__What the task requires__
From the passage on baseball box scores, repeat word for word the part that begins at the words "Box scores are" and stops after "runs batted in.".

__Given passage__
::::::::

Once the scoreboard is mastered, consider the post-game box score. These are the little vertical rectangles filled with tiny agate type that fill sports pages in newspapers, and hold baseball nuts captive each morning. The box score is a summary of action in a baseball game, something invented in the late 1800s when there was no radio, television or the internet to report what happened.

Box scores are very expanded scoreboards, showing how each player in a game performed. Batters will be listed first, and right of their names across a row will be a list of his number of at bats, hits, runs scored and runs batted in.

At bottom, pitchers will be listed with their accompanying performance data, which can vary but usually at least conveys innings pitched, hits against, runs against, and earned runs against. Only earned runs count against a pitcher’s earned run average (ERA), a general performance indicator equivalent to the batting average for hitters.

::::::::

__Dataset extract__

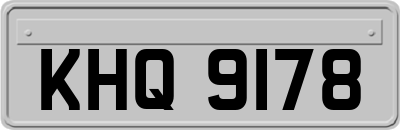 KHQ9178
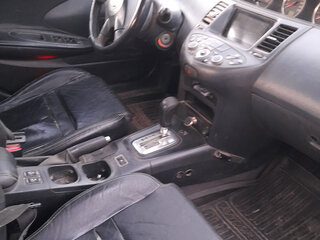 2003 Nissan Primera III (P12), серый, 260000 рублей, вид 3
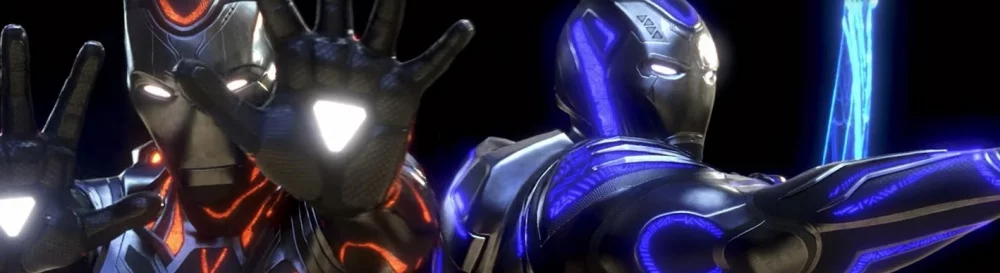 Melhores jogos  para Android , semelhantes a Avengers: Damage Control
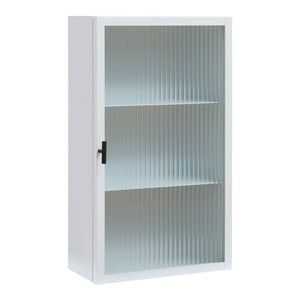 Wandkast Zundert 60x35x15 cm [en.casa]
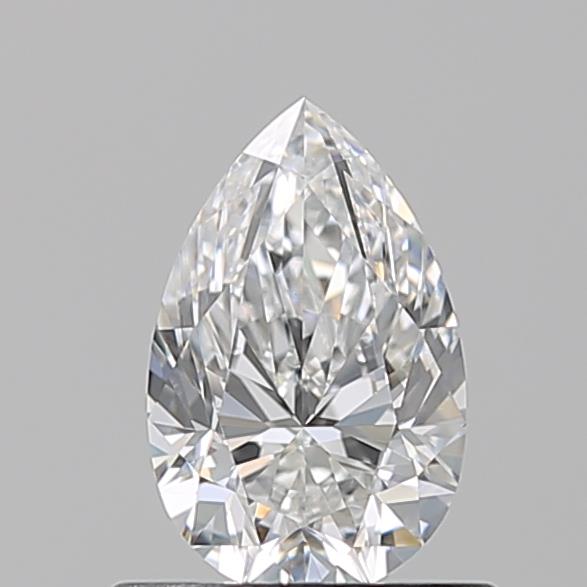 0.700 E VS2 Virtual Selection Pear Diamond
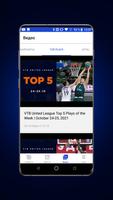 VTB League Official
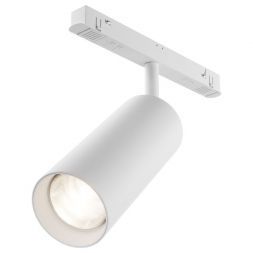 Трековый светодиодный светильник Maytoni Technica Focus Led TR032-4-20W3K-S-DS-W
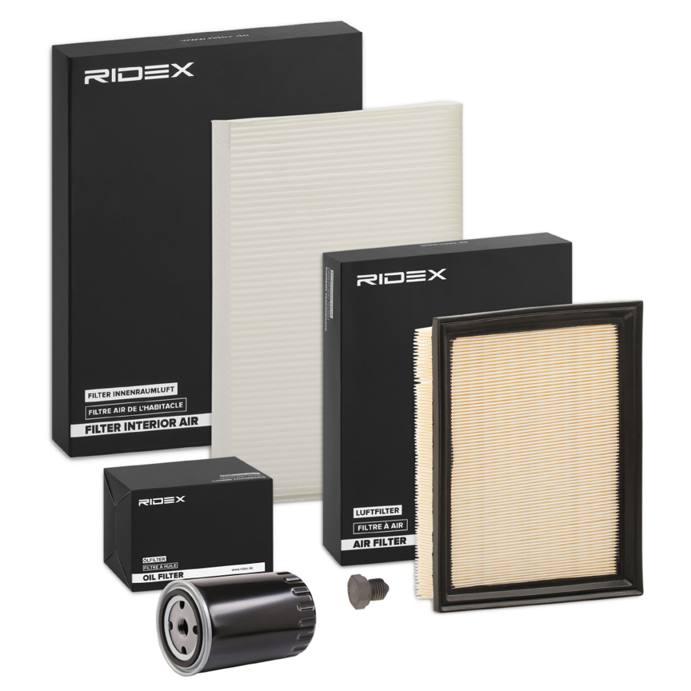 Filter Set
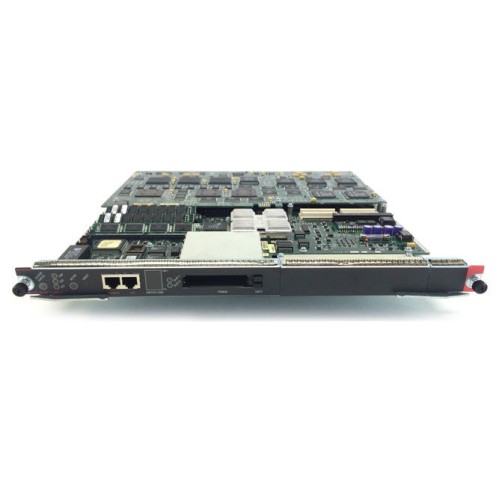 Cisco WS-X5530-E3 Catalyst 5000, Supervisor Engine III with Net Flow Feature Card II (NFFC II)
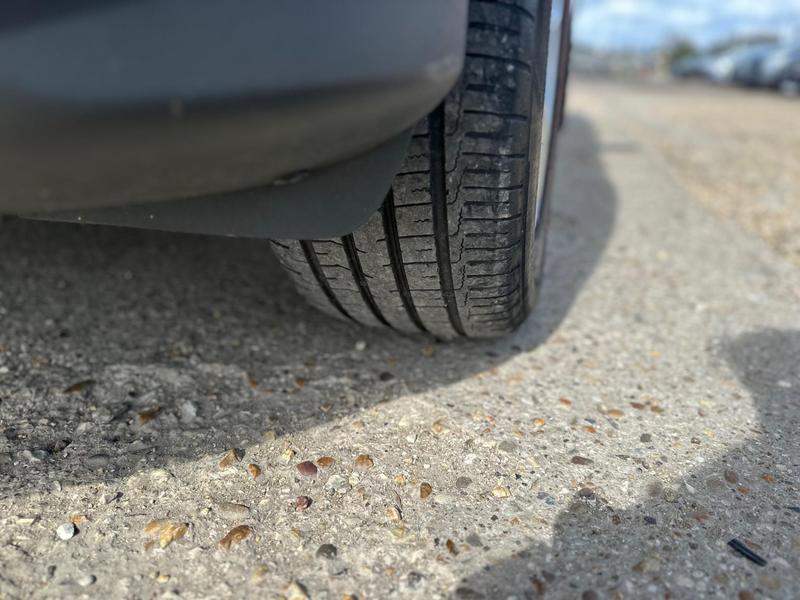 Vehicle Thumbnail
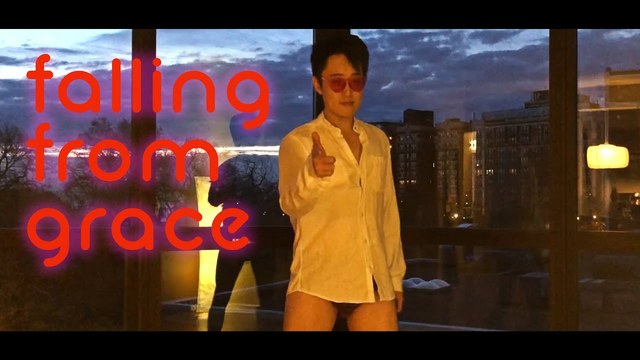 Jhameel - Falling from Grace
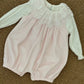 Pagliaccetto con camicia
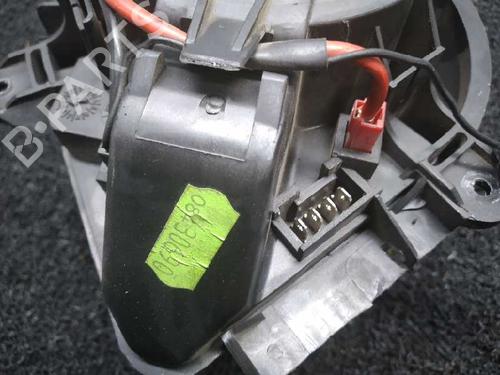 Heater blower motor CITROËN XANTIA (X1_, X2_) 2.0 HDI 90 | BP6316587M62 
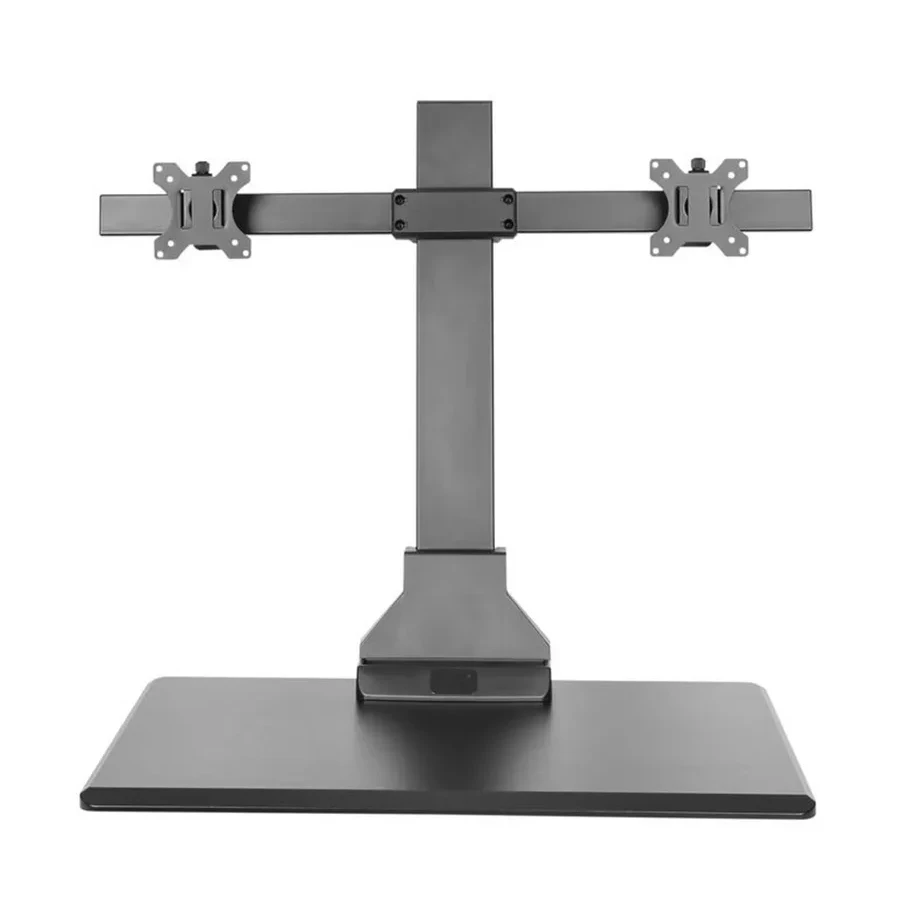 Кронштейн монитора Brateck DWS10-T02, 13"-32", 2x8 кг — 3
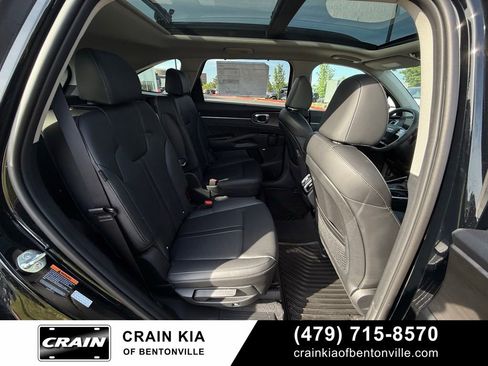 New 2026 Kia Sorento SX AWD/4WD image 33
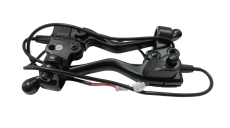 TR-1 Ручки тормоза L+R "3pin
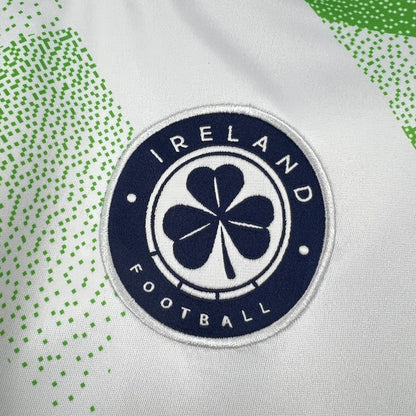 Men's Ireland 2026 Away Jersey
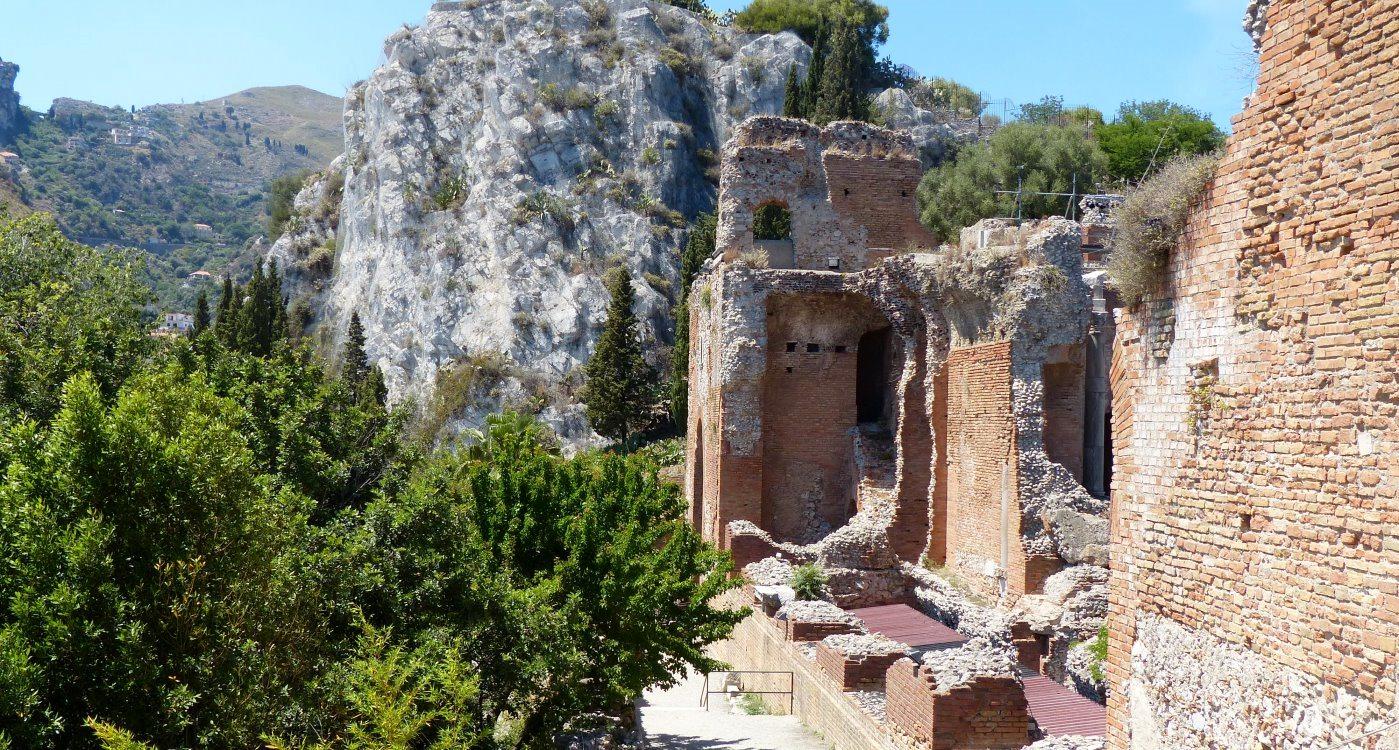 Sicilien Foto: 6 av 17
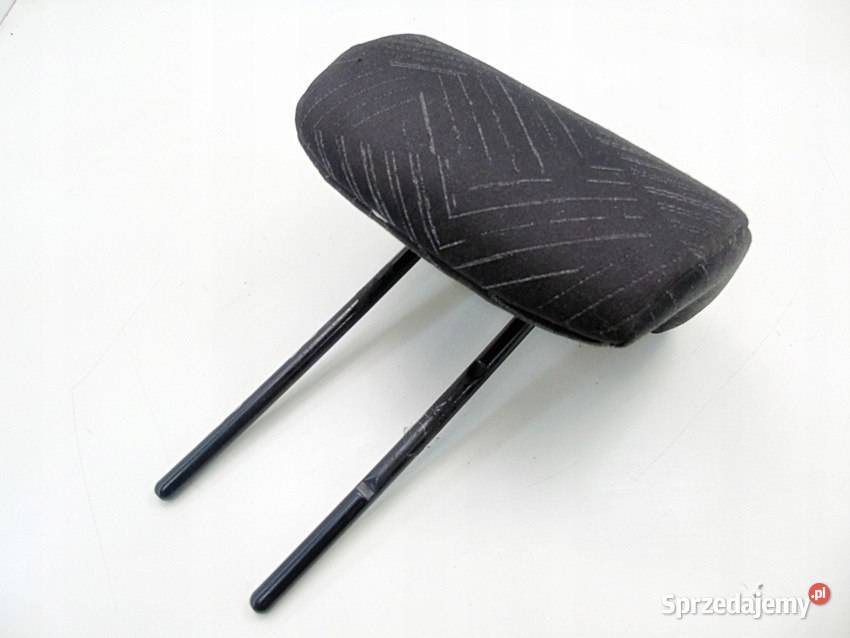 ZAGŁÓWEK FOTELA PRZEDNIEGO RENAULT MEGANE II 5D Sosnowiec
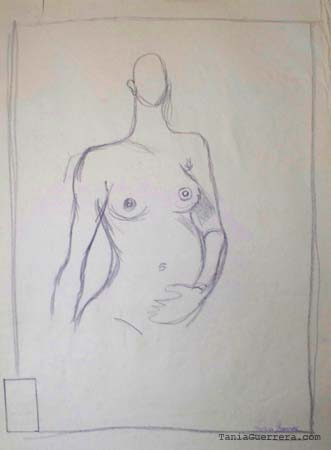 Pregnant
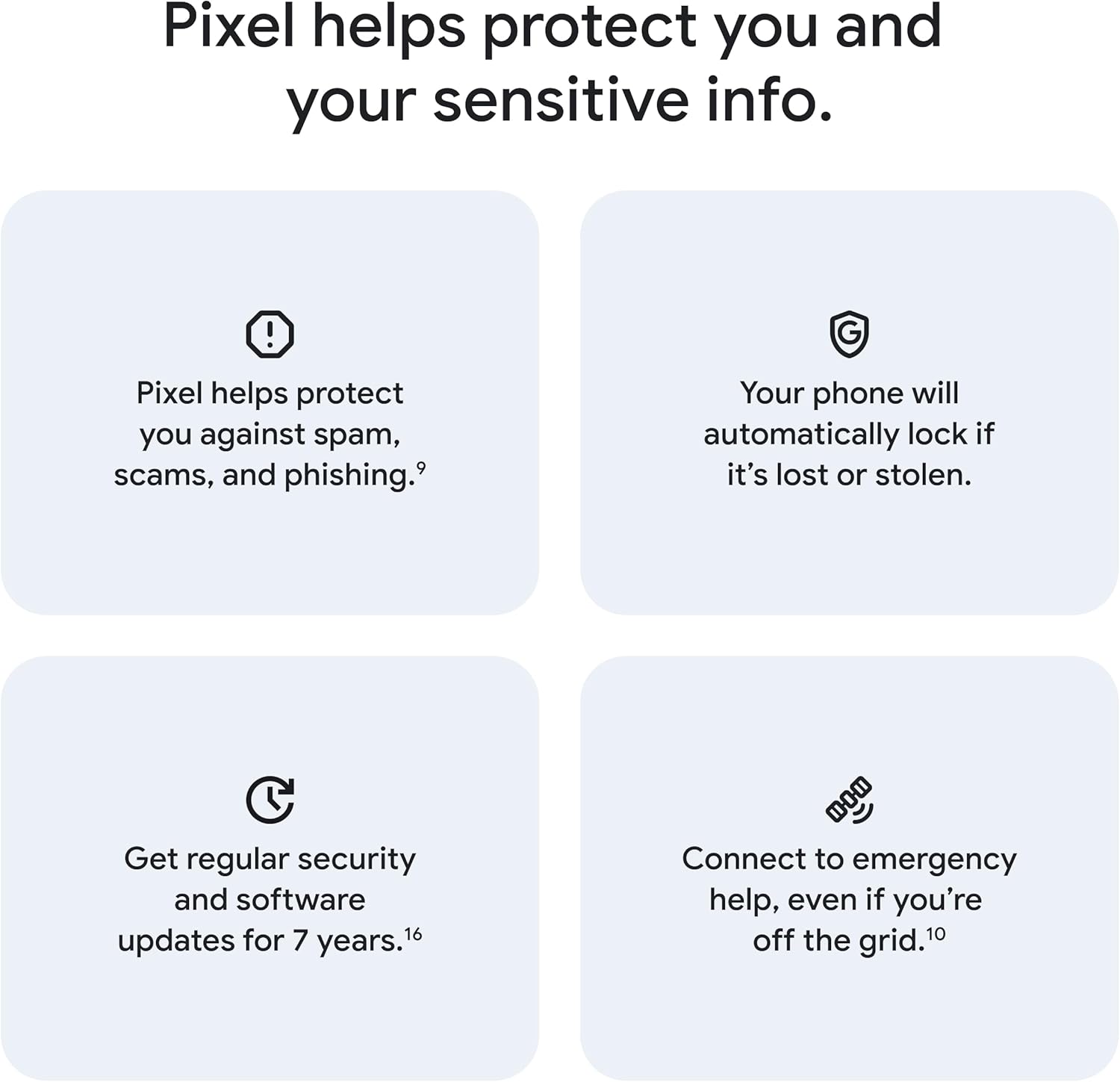 جوجل هاتف ذكي بيكسل 10 برو فولد - هاتف ذكي اندرويد غير مقفل - مساعد جيميناي بالذكاء الاصطناعي، نظام كاميرا خلفية ثلاثية متطورة، بطارية اكثر من 24 ساعة - شاشة قابلة للطي - فيديو بدون استخدام اليدين 13 جوجل هاتف ذكي بيكسل 10 برو فولد - هاتف ذكي اندرويد غير مقفل - مساعد جيميناي بالذكاء الاصطناعي، نظام كاميرا خلفية ثلاثية متطورة، بطارية اكثر من 24 ساعة - شاشة قابلة للطي - فيديو بدون استخدام اليدين - الصورة 13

::::::::

__Expected output__
Box scores are very expanded scoreboards, showing how each player in a game performed. Batters will be listed first, and right of their names across a row will be a list of his number of at bats, hits, runs scored and runs batted in.